| EXERCISE TEXT |

When Sanger spoke on "Women and Freedom" before the New Women's Society (Shin Fujinkyokai) in Tokyo, only women were allowed into the meeting and were asked not to repeat anything Sanger said. The dinner and reception in honor of Sanger at the Imperial Hotel included a mix of Japanese social workers, professionals, government officials, and the press. In addressing different groups, her message was largely the same: that birth control was moral, scientific, and crucial to Japan's advancement as a modern nation. As the journal entry below indicates, what fascinated and troubled Sanger about the Japanese was how their interpretation of morality differed from hers. In particular, she could not reconcile the concern, common among many in Japan, that increased access to birth control would lead to promiscuous behavior, with the widespread acceptance and institutionalization of prostitution.
Shin Fujin [Kyokarai]
Meeting at 2 PM at New Womens Group about one hundred radical women present, leader of this group is said to live with husband without marriage Ceremony. The Interpeter Mrs [Gauntlett] is a Japanese married to an Englishman speaks excellent English. Interpeting is an art it seems, and Baroness Ishimoto corrected her for some mistaken views she put into Japanese.
[p. 40]I was presented with a blue silk komona at the end of the meeting when tea & cake was again served tea & lemon in high glasses like the Russians serve it, seems to be popular. Mrs Coleman was present and a most remarkable help in all cases.
The Barons reception & welcome dinner was due at 6 PM at the Hotel Imperial. About one hundred & fifty Japanese mainly men were there. A most represented group[:] Home office, welfare department, Physicians, specialists in various departments. Prof Abbé was on my left & Baron Ishimoto on my right at dinner, no wines, but citron cider was served. Proprieter of Hotel gave half proceeds of the dinner to the movement in Japan and a Study group was formed.
Baron Ishimoto Interpeted. It is very trying to stand so long. Many of those present understood English as was shown by marked attention when I spoke & laughter at the right place. Reporters were present.
It was a very fine & successful affair. I spoke on morality of B.C. & gave an outline of the movement in other countries.
Its morality that seems to trouble these people. They fear B.C. will lower morals of young people but when I visited Oshiwara after the reception with Mr & Mrs Coleman & Mrs Ishimoto I wonder just what is meant by that fear.
The unlicensed [?] quarters are avenues of small two story houses--small alcoves where behind a window sits the girl with only a slit for her eyes to be seen. There are thousands of these
[p. 42]girls in the quarter. The streets were full of men walking up & down occassionally talking to one of the girls Some men going into the houses while others were coming out.

| ENTRIES SHOWN |
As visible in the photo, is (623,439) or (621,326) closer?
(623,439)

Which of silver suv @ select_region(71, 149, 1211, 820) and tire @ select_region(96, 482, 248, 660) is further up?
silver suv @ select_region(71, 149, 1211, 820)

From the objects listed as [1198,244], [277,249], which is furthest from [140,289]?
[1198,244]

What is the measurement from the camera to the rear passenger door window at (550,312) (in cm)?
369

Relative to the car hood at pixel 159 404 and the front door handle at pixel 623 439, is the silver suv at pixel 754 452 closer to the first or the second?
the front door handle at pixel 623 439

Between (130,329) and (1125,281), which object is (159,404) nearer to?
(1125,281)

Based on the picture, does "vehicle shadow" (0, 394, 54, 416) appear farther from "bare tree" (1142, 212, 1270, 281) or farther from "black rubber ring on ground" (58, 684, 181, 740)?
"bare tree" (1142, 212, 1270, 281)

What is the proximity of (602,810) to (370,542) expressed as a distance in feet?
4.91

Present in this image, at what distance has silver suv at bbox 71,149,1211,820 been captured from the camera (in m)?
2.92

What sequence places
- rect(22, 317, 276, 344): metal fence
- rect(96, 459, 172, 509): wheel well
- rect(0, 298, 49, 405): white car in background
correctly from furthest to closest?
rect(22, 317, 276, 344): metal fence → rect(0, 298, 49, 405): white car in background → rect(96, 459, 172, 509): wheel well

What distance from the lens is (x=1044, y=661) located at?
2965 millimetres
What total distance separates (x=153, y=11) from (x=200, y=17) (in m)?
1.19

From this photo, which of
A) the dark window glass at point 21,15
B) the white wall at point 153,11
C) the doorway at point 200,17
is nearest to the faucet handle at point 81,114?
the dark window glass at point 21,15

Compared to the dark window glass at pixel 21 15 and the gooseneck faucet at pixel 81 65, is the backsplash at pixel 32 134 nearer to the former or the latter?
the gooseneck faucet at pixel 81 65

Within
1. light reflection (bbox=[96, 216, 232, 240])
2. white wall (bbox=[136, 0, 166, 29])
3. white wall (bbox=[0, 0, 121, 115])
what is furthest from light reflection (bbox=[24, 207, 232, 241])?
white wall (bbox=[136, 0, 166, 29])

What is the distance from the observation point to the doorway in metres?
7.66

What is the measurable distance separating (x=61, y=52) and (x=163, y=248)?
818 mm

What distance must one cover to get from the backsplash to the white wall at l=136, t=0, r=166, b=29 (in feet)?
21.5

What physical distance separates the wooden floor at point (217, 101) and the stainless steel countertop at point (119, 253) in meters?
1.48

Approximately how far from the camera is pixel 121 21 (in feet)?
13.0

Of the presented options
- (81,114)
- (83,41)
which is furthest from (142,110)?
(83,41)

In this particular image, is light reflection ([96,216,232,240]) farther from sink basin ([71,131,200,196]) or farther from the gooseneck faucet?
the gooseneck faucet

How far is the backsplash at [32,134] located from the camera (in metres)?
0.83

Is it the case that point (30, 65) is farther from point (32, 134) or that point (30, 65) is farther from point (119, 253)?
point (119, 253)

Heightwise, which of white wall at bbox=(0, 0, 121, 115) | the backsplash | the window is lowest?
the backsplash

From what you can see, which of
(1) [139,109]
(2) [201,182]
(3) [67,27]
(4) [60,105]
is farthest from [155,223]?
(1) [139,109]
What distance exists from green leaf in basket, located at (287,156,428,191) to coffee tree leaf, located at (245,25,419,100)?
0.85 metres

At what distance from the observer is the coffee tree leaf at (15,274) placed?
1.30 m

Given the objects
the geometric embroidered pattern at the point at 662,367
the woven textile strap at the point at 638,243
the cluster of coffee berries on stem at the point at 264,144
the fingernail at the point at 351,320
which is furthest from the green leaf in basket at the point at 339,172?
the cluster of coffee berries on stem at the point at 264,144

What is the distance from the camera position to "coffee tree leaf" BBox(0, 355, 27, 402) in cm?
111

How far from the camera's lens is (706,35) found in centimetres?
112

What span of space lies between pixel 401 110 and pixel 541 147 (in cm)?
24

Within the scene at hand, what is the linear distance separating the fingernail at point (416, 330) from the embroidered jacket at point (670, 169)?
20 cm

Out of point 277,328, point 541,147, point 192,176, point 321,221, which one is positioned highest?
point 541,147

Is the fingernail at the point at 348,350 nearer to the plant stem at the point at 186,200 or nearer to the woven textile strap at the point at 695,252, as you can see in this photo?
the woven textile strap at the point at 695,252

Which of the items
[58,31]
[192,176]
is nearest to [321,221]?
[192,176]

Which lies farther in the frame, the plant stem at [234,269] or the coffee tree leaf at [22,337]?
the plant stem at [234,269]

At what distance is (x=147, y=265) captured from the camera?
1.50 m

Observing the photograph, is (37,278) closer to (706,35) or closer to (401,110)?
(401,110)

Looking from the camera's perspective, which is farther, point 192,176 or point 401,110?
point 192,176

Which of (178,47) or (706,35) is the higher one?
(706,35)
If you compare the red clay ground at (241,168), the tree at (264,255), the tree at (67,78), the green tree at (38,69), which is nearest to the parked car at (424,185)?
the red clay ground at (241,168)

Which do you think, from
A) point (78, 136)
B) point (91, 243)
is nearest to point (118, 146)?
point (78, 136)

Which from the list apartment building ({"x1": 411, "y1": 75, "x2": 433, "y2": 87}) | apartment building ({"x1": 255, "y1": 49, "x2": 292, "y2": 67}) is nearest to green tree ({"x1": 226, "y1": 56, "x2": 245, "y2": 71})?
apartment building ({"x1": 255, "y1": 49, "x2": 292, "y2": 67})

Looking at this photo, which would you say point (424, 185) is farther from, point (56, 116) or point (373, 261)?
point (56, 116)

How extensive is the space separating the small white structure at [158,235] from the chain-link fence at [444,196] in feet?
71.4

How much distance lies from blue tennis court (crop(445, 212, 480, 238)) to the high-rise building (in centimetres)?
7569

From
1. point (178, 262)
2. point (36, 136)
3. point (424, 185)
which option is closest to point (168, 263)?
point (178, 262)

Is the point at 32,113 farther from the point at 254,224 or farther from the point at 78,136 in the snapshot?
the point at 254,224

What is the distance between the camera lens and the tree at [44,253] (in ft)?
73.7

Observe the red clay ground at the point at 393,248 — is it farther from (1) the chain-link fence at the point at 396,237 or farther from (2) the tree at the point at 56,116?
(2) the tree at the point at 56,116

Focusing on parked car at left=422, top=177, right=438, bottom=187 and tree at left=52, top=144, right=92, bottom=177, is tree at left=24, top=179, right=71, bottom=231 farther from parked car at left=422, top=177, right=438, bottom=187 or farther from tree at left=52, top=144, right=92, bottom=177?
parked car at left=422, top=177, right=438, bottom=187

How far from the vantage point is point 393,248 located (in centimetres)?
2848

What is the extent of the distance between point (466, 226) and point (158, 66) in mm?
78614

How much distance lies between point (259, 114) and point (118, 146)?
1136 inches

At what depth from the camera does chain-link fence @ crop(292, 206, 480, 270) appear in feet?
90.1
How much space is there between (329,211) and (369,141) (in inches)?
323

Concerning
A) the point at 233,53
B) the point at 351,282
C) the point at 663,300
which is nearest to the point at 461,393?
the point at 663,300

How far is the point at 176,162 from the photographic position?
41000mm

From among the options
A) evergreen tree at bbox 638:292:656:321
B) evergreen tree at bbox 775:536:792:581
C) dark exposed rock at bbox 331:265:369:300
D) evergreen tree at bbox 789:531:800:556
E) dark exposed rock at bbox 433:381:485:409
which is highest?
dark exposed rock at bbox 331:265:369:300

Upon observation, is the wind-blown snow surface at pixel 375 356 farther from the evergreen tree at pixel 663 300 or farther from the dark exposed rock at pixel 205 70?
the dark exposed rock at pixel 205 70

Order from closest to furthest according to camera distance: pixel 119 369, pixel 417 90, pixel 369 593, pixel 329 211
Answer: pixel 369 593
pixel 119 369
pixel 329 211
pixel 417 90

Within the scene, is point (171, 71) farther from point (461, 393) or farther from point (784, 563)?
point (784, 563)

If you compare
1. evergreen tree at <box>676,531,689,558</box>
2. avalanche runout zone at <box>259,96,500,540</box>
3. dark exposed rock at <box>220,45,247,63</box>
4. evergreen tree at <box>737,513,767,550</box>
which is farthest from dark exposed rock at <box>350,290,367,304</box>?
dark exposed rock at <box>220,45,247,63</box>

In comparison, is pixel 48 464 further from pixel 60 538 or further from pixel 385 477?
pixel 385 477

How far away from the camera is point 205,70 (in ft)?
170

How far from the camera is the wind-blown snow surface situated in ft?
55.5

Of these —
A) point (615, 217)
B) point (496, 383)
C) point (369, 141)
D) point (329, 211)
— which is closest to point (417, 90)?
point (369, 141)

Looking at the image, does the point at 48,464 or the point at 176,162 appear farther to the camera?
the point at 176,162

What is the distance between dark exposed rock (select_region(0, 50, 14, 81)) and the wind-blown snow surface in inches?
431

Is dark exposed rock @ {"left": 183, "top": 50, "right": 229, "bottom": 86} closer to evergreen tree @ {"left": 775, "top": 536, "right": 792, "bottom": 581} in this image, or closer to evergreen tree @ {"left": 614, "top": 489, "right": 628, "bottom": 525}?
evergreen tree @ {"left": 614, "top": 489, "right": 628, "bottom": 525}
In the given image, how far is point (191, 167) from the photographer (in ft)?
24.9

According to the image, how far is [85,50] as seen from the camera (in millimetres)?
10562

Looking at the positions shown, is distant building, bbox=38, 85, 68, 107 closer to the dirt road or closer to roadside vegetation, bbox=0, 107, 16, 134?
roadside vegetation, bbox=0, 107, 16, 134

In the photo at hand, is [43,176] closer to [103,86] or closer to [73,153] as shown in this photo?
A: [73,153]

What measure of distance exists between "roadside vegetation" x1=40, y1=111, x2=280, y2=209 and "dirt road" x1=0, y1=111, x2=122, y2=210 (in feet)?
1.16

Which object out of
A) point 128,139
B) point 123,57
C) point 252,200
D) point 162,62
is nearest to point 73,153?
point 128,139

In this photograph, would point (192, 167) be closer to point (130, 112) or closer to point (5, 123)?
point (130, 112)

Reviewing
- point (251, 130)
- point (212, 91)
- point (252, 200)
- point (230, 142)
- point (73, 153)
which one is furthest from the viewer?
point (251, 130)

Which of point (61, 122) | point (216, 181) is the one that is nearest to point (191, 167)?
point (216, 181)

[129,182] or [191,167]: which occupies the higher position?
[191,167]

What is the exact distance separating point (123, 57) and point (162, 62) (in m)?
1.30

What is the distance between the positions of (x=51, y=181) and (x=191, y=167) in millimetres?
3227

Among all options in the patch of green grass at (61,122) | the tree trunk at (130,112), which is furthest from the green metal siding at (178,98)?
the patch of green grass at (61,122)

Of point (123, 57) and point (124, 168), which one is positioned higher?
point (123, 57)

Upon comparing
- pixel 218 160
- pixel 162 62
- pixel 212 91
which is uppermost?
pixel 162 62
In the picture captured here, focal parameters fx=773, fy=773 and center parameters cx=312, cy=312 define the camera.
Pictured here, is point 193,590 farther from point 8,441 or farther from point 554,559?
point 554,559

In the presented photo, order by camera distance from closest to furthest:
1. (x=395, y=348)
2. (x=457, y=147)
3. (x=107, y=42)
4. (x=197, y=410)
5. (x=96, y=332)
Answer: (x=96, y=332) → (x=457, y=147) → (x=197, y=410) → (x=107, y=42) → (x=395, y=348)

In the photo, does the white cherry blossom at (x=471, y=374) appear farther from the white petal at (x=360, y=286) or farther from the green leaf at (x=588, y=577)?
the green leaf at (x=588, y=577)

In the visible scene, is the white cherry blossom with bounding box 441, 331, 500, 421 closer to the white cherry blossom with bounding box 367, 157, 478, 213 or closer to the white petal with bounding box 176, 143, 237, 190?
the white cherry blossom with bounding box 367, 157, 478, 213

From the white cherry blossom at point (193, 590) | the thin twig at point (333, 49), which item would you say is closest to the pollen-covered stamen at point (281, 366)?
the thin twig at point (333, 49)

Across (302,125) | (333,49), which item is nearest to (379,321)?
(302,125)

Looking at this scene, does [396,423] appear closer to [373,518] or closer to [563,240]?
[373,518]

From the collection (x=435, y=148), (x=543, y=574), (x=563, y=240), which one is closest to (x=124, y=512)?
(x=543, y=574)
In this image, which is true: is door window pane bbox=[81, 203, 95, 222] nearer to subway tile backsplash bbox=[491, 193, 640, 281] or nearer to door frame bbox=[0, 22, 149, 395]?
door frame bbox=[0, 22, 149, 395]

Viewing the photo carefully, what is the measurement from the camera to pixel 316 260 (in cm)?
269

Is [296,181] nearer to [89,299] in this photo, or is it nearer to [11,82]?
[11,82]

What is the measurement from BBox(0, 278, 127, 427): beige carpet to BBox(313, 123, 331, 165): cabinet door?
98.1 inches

| WORK TO COMPLETE |
**a.** Summarize the text on Sanger's visit to Tokyo in two sentences.
**b.** Write a continuation of the text on Sanger's visit to Tokyo, starting after its final sentence.

| RESPONSES BY TASK |
**a.** In Tokyo, Sanger addressed a women-only meeting of the New Women's Society and later a dinner and reception at the Imperial Hotel, attended mostly by Japanese men from government offices, medicine and the press, arguing that birth control was moral, scientific and crucial to Japan's advancement as a modern nation. Her journal shows that she was troubled by the fear that birth control would lower the morals of young people, and that she questioned what that fear meant after visiting Oshiwara, where thousands of girls sat behind windows while men walked the streets and went in and out of the houses.

**b.**
It gave one the horrors. The price of the girl was above the door--per hour--per night.
After walking a half hour in this district we crossed the bridge to the Liscensed quarter & there one sees a new world. The houses are like large hotels, lanterns or electric lights sending out a soft warm glow. The wide streets are inviting & clean. The houses are built
so large & spaciously, they all have courts with flowers or small gardens. There is an entrance like a driveway [drawing of a semicircle, with dots over top] through which the men walk to view the various photographs of the inmates ready for use.
In some frames there were no pictures but writing which said "just arrived. not time for picture."
This would usually be the girl most in favor & I was told a new girl has nine or ten visitors an evening to the other girls two or three. All of these photographs look young, none of them look like girls over twenty-two or three--
Certainly this quarter is the most attractive part of Tokyo. Is it any wonder the girls prefer to live there than in the factory visited this morning or at home where there is squalor, & poverty & suppression.
There were less men wandering in the streets in this quarter than in the unlicensed, it was after eleven oclock, so perhaps they were inside. It was very depressing, but it makes
[p. 44]one think deeply.
I felt helpless in my work against that swarming crowd of men. They do not want these conditions made different. The women of these quarters seem to have no children. It is said that there are hospitals connected with these quarters, where children are born, but I can find no data to substantiate that report.